======== Passage provided
Home All Groups Group Topic Archive Search About

Re: Parse text into words?

Author
23 Jun 2006 1:30 PM
Larry Lard
Travers Naran wrote:
> jim_ad***@hotmail.com wrote:
> > I need a very efficient way to parse large amounts of text (GBs) on
> > word boundaries.  Words will then be added to an array as long as they
> > haven't already been added.  Splitting on a space is a bit too basic
> > since punctuation will remain.  Maybe regex?
>
> You've got a few choices.  The Regex split can do what you want; just
> split on [ ,.!?;:].  You could also define a regex for your words and
> use Matches().

Regex is overkill for this problem, and for gigabytes of text we need
to think about performance slightly earlier than we normally would.

>
> The other option is to write a lexical analyzer (lexer).  There might
> be some .Net equivalents of the old reliable Lex and Flex.  Not sure if
> they'd be faster in this case, and seem like massive over kill to me.
>
> Or if you're really insane, you can hand-write a lexical analyzer. :-)

No _lexical_ analysis is involved here - all we are doing is parsing.
This seems to me to be the simplest approach:

- Get the text into a Char array
- Procees through this array one Char at a time, maintaining an
initially-empty 'current word'
- When a character is read:
- - if it is a letter character, append it to the 'current word'
- - if it is not a letter character, the 'current word' is complete:
process it, and reset the 'current word' to the empty string

Done.

--
Larry Lard
Replies to group please

Author
23 Jun 2006 4:21 PM
Travers Naran
Larry Lard wrote:
> Travers Naran wrote:
> > You've got a few choices.  The Regex split can do what you want; just
> > split on [ ,.!?;:].  You could also define a regex for your words and
> > use Matches().
>
> Regex is overkill for this problem, and for gigabytes of text we need
> to think about performance slightly earlier than we normally would.

Have you tested the performance yet?  Because a pre-compiled regex can
be surprisingly fast.

> > Or if you're really insane, you can hand-write a lexical analyzer. :-)
>
> No _lexical_ analysis is involved here - all we are doing is parsing.
================
======== Data segment
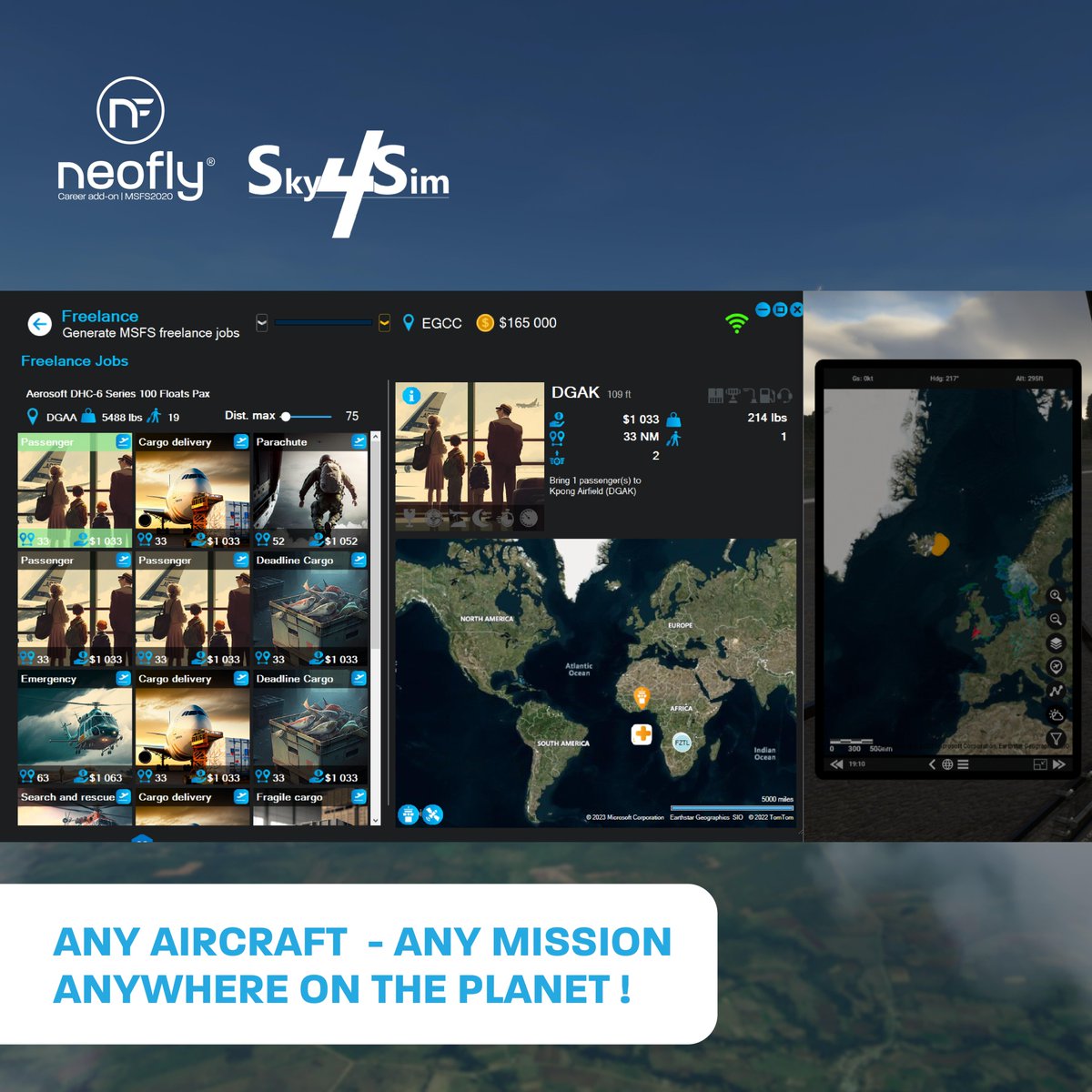 NeoFly11's tweet image. 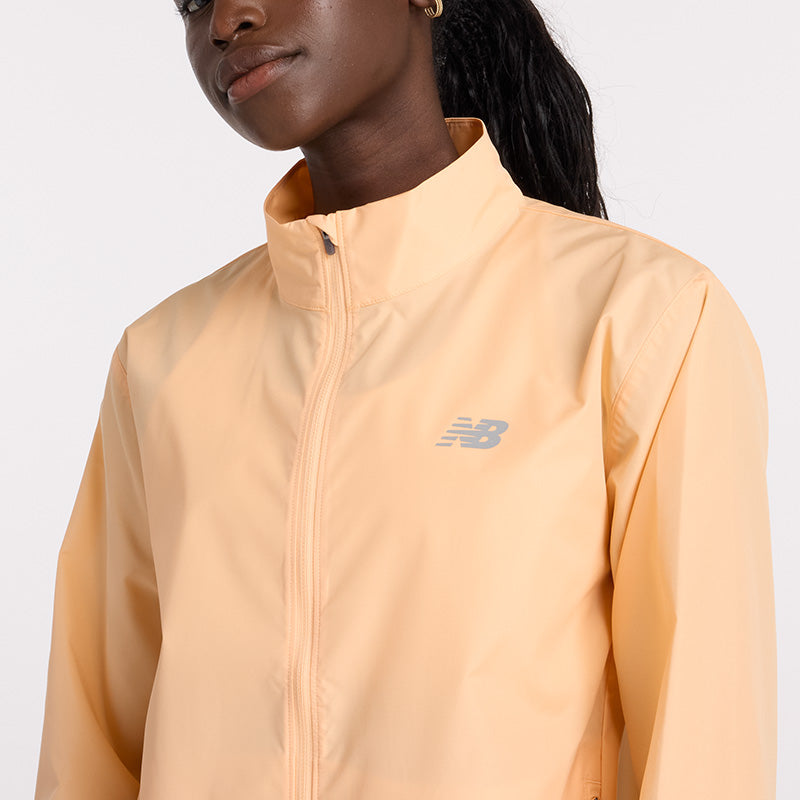 New Balance Women&#39;s Sport Essentials Jacket XS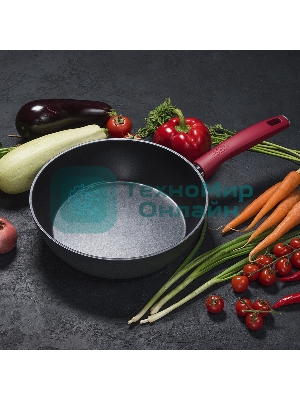 Сковорода глубокая TalleR ITR-44091 26 см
================
Required work:
1. In the thread on parsing text into words, what does Travers Naran say can be surprisingly fast?
2. Carry on the forum thread about parsing text into words, picking up right after its final line above.
The listing plays no part in what follows.

Answer list:
1. A pre-compiled regex.

2.
> This seems to me to be the simplest approach:
>
> - Get the text into a Char array
> - Procees through this array one Char at a time, maintaining an
> initially-empty 'current word'
> - When a character is read:
> - - if it is a letter character, append it to the 'current word'
> - - if it is not a letter character, the 'current word' is complete:
> process it, and reset the 'current word' to the empty string

Um, that IS lexical analysis.
Author
23 Jun 2006 11:45 PM
Larry Lard
Travers Naran wrote:
> Larry Lard wrote:
> > Travers Naran wrote:
> > > You've got a few choices.  The Regex split can do what you want; just
> > > split on [ ,.!?;:].  You could also define a regex for your words and
> > > use Matches().
> >
> > Regex is overkill for this problem, and for gigabytes of text we need
> > to think about performance slightly earlier than we normally would.
>
> Have you tested the performance yet?  Because a pre-compiled regex can
> be surprisingly fast.

Sure, but is it going to be faster than the below?

Show quoteHide quote
>
> > > Or if you're really insane, you can hand-write a lexical analyzer. :-)
> >
> > No _lexical_ analysis is involved here - all we are doing is parsing.
> > This seems to me to be the simplest approach:
> >
> > - Get the text into a Char array
> > - Procees through this array one Char at a time, maintaining an
> > initially-empty 'current word'
> > - When a character is read:
> > - - if it is a letter character, append it to the 'current word'
> > - - if it is not a letter character, the 'current word' is complete:
> > process it, and reset the 'current word' to the empty string
>
> Um, that IS lexical analysis.

My mistake.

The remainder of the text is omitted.